観布子市に、世界の綻びと火種が集まりつつある。
そしてその中心に、“世界に語られない存在”が眠っていた。
──境織姫。
彼が再び目を覚ました時、この世界は再び、問いを突き付けられることになるだろう。
◇◇◇◇◇
薄暗い天井が見えた。
呼吸はかすかに浅く、喉は乾き、胸にはまだうずくまるような痛みがあった。
だが、確かに意識は繋がっていた。
境織姫は、一週間ぶりに目を覚ました。
淡い午後の光が障子越しに射し込む室内。
病室とは違う和風の一室。
布団に横たわった身体の隣には水差しと、空になった点滴パック。
それがどれだけの時間を経たのかを、静かに物語っていた。
「ようやく目を覚ましたか、化け物め」
掛け布団の端から、慣れた皮肉の響きを持つ声が投げかけられる。
視線を向けると、椅子に腰かけて紅茶を啜る蒼崎橙子がいた。
煙草を咥えた姿は、どこか安心感すら覚えるほどいつも通りだ。
「……ご迷惑を、おかけしました」
織姫は掠れた声でそう告げた。
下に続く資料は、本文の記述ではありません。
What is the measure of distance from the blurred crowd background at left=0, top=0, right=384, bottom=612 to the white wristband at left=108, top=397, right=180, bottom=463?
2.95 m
だが、橙子は肩を竦めるだけだった。
「迷惑? 違うな。“大問題”だよ、お前のやったことは」
紅茶のカップを机に置き、橙子は静かに語り出す。
「出血多量、ショック死確実の状態を“創造”で無理矢理踏み止まって、空想具現化ときた。根源接続者が実際にやってのけたってだけでも冷や汗ものなのに、その力で“殺意の否定”なんて概念に手を突っ込むとはね」
橙子の声は穏やかだったが、その目は笑っていない。
むしろ、彼女の理性の中で渦巻く焦燥と苛立ちの裏打ちが、言葉の端々に滲んでいた。
「封印指定者たちは“存在を記録できない神秘”ほど嫌うものはない。それが“根源接続者が空想具現化を行った”という、冗談みたいな話なら、なおさらさ。お前は今や、下手に噂が立てば“世界を滅ぼすトリガー”としてどこかの誰かが処理対象に選びかねない存在になった。実に素晴らしい」
「……わかっています」
織姫は、わずかに目を伏せてそう応じる。だが、それを見て橙子は鼻で笑った。
「わかってるならもう少し自制しろ。まったく、記録には一切残さず、関係者の口もすべて封じる始末に、私は奔走する羽目になった」
「……申し訳ありません」
「謝るくらいなら、死ぬな。そして“本気で人を殺すな”。封印指定と異端調査班の連中が、記録にも残らない出来事に頭を抱える光景なんて、滅多に見られるもんじゃない。ある意味貴重な見世物だったよ」
橙子は煙草をくゆらせながら、ふぅと天井を仰いだ。
「おかげで、私も決めざるを得なかった。観布子を離れる気だったが……お前を放り出せば、いずれ誰かが拾って、世界を“再構築”しかねない。そんなものを野放しにして、のうのうと本部に帰れるほど、私は無責任じゃない」
茶化すように言いながらも、その声音には苦渋と、どこかに微かな愛情が混じっていた。
「いいかい、境織姫。お前の存在は記録に残らないが、私の責任として残り続ける。今さら逃げも隠れもできないし、第一お前にその意思があるようにも見えない」
織姫はゆっくりと目を閉じ、そして静かに、唇を開いた。
「……はい。俺はもう、“逃げない”と決めました。俺は、“俺”として、ここに居ます」
その言葉に、橙子はしばし黙ってから、また肩をすくめた。
「まったく……めんどくさい弟子を拾ったものだよ、私は」
だがその声に、呆れたような微笑が混じっていた。